DebtToIncomeRatio has been limited to a maximum of 1 and StatedMonthlyIncome has been limited to $15000. Except for 2014 the distribution of delinquent and non-delinqent accounts is very similar. The dotted blue lines represent 1st quartile, median and 3rd quartile overall for the respective axis. There is some tendency for lower income borrowers to have a higher debt to income ratio.
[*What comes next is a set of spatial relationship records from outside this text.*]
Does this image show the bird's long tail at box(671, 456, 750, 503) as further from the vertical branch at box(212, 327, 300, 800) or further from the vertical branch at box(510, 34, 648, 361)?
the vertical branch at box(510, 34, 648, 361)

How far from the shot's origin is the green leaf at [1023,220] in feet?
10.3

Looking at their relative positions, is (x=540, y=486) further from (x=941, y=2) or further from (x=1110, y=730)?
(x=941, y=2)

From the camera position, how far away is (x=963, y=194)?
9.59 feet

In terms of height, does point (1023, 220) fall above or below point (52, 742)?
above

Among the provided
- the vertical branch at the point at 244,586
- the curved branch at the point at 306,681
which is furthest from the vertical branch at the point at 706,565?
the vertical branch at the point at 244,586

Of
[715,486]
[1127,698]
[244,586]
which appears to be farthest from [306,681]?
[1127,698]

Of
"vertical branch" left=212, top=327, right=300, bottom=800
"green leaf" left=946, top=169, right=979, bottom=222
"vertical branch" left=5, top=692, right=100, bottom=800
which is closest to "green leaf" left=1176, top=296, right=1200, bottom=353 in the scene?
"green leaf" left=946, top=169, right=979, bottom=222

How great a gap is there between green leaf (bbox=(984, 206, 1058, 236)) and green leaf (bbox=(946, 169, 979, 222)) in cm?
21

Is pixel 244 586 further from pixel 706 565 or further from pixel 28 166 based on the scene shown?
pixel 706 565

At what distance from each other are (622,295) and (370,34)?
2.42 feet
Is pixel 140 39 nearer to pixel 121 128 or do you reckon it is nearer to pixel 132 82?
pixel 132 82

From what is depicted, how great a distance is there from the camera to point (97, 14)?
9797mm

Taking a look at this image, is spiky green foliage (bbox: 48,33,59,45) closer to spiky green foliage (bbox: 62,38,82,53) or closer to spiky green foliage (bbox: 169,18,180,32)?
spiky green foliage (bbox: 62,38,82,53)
DebtToIncomeRatio by ListingCreationYear - Multivariate

Again Debt to Income Ratio is limited to 1. Except for the two lowest income ranges, across all years the median Debt to Income Ratio is below 0.25 and gets lower the greater the income range.


ProsperRating by ProsperScore - Multivariate

[1] 2009
       cor 
-0.8652869 
[1] 2010
       cor 
-0.9212265 
[1] 2011
       cor 
-0.8788855 
[1] 2012
       cor 
-0.8079254 
[1] 2013
       cor 
-0.7896682 
[1] 2014
       cor 
-0.7526703 

The Prosper variable definitions state, ProsperScore is a risk score. ProsperRating is an estimation of the borrower’s estimated loss rate and is determined by (1) credit score and (2) Prosper Score. Prosper Ratings, from lowest-risk to highest-risk, are labeled AA, A, B, C, D, E, and HR (“High Risk”). There is a strong negative correlation for each year. Prosper may use a slightly different method for combining ProsperScore & CreditScroreRangeLower.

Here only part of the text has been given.